TEXT SHOWN:
START
In my current “between jobs” situation I’ve been catching up on a *lot* of reading – all those things I put into my ‘to read’ folder on the desktop. I’ve also started on the pile of books bought over the last year or so that have been left to their own devices, unread. One of these books is “The Paradox of Choice – Why more is less” by Barry Schwartz. I came across Barry on the TED site where he gave a lecture on the surfeit of choice in today’s society and the negative psychological impact this has on individuals. He focuses on physical and service-based goods (supermarkets, clothes, healthcare etc) but I’m sure this translates to certain online environments as well, especially longer-form video.
The message chimed perfectly with something I have tried to champion in my professional career – less can be more. Aggregators of video content, where my experience lies, are continually exploring ways to giveviewers a simple way to find content: search, automated recommendations, friend recommendations, ratings, programming and promotion and so on.
The primary thesis here is as follows: the more content you have to offer, the more paralysed a user can become in trying to find something relevant to them. In the online video universe this manifests itself in a similar way: by searching for and choosing a video to watch from tens of thousands on offer, I’m probably missing something ‘better’ somewhere else on the site. Maybe I should search a bit more before choosing? This calamity of choice can have such a negative impact that the user simply switches off – they may not be able to express why exactly, but the experience is not enjoyable, so why bother. It could be argued that Youtube defies this argument. I agree. But only because the ‘cost’ of choosing something is so low – the average video length viewed is 2 1/2 minutes. If it sucks it’s not that much time wasted.
END
TASK TO CARRY OUT: Translate this sentence from the text on having too many choices into Spanish: "The primary thesis here is as follows: the more content you have to offer, the more paralysed a user can become in trying to find something relevant to them."

RAW DATA:
START
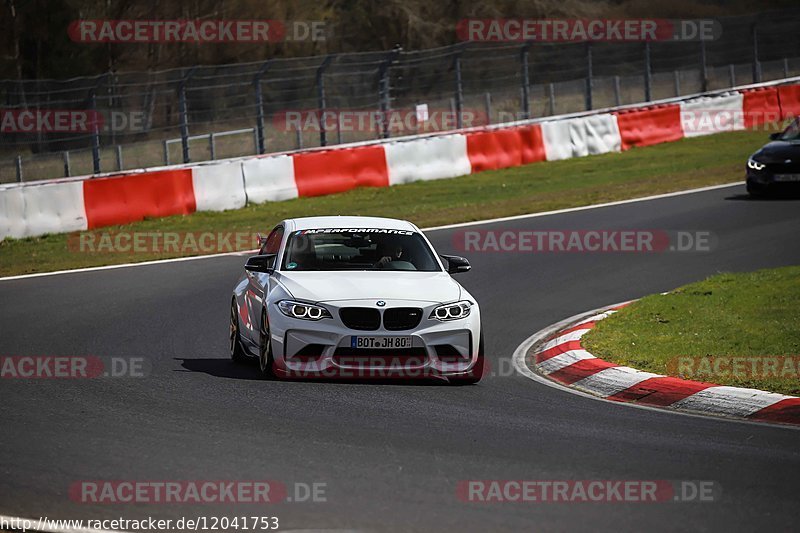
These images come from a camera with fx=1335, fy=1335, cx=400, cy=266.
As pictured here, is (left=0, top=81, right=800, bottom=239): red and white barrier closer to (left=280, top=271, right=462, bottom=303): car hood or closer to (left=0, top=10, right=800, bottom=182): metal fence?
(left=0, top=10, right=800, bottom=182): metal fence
END
THE COMPLETED TASK: La tesis principal aquí es la siguiente: cuanto más contenido tengas para ofrecer, más paralizado puede quedar un usuario al intentar encontrar algo que le resulte relevante.